Text under study ->
··········

Many agreed that the Fed had a difficult challenge yesterday:
- Acknowledge the signals from lower bond yields around the world market without appearing to be kowtowing to markets;
- Demonstrate independence while reaching the same conclusion as the Trump administration; and
- Admit that growth is slowing and challenges to global economies are more acute without suggesting that a recession is imminent.
In short, demonstrate that they “get it” – unlike in December 2018. Based on the market’s initial reaction – mission accomplished!
At least so far. The Fed held rates steady, but through their “dot plot” indicated that short-term and long-term expected interest rates are lower than in March – declining by approximately 25 bps and
10 bps, respectively. Most importantly, the Fed removed the word “patient” from its policy stance – a carefully watched indicator that seems to be a precursor to an official rate reduction. From the market’s perspective, all of this taken together suggests that the Fed is poised to cut rates next month.
But we aren’t so sure. For instance, the Fed also slightly raised their forecast for US GDP growth in 2020 from 1.9% to 2.0%. With the US economy continuing to remain relatively strong and resilient and US stock markets at or near all-time highs, a rate cut seems contradictory at a minimum from our perspective. Further, in recent days based upon a few tweets and a scheduled meeting, the market seems to have priced in a higher likelihood of a trade deal with China. What if there are further positive signals that come out of Japan next week and further active talks are agreed — which we think is the most positive outcome we could expect? Can the Fed really act before knowing if the deal actually gets done? In our view, The Fed would not want to cut rates and then quickly retreat, or worse yet, reverse a July rate cut when a deal happens in September.
At the July meeting, we think the Fed may remain a little more patient than the market expects. And, at that time, we may find out which is more important to the equity markets – further policy easing by the Fed or a trade deal with China. Either way, we believe there may be some investors that end up seriously off-sides.

··········

Supplied material ->
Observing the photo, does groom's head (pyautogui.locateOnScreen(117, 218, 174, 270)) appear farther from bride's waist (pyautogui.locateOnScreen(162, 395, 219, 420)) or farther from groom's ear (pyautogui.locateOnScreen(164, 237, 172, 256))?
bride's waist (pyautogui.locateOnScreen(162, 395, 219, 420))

··········

Task statement -> According to the Fed commentary, how did the Fed change its forecast for US GDP growth in 2020? The data have nothing to do with the Fed commentary.

Output for this task -> It raised the forecast slightly, from 1.9% to 2.0%.